== EXTRACTO DE LA PÁGINA ==

Arenas en la orilla

Como todo el mundo sabe, Reinaldo Arenas era homosexual desde antes de nacer. Pero cuando nació y salió del campo donde él mismo asegura que “creció comiendo tierra” (antecedente directo de Remedios, la bella, en Cien años de soledad), le tocó vivir su homosexualidad letrada, juguetona y pansexual en La Habana de los años setenta. La gente de hoy cree entender qué significó aquello, pero invito a leer un párrafo legislativo del Segundo Congreso de Educación y Cultura de La Habana, donde muy educadamente se establece qué había que hacer con gente como Arenas:

… no es permisible que por medio de la calidad artística reconocidos homosexuales ganen influencias que incidan en la formación de nuestra juventud. (…) como consecuencia de lo anterior se precisa un análisis para determinar cómo debe abordarse la presencia de los homosexuales en distintos organismos del frente cultural. Se sugirió el estudio para la aplicación de las medidas que permitan la ubicación en otros organismos, de aquellos que siendo homosexuales no deben tener relación directa en la formación de nuestra juventud desde una actividad artística o cultural. Que se debe evitar que ostenten una representación artística de nuestro país en el extranjero personas cuya moral no responda al prestigio de nuestra revolución. Solicitar penas severas para casos de corruptores de menores, depravados reincidentes y elementos antisociales irreductibles.

===

● OBJETIVO
Según el extracto de la página, ¿en qué ciudad y en qué década le tocó a Reinaldo Arenas vivir su homosexualidad? Responde en una oración, por favor.

== MATERIAL PROPORCIONADO ==

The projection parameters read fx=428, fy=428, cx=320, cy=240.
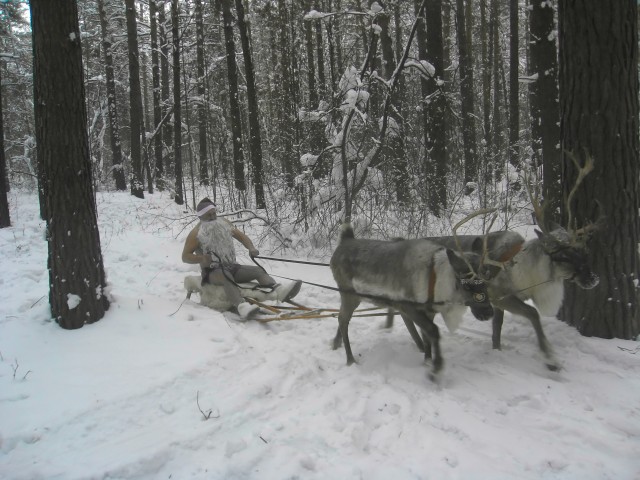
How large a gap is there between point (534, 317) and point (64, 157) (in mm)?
4892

===

● RESULTADO
Le tocó vivirla en La Habana de los años setenta.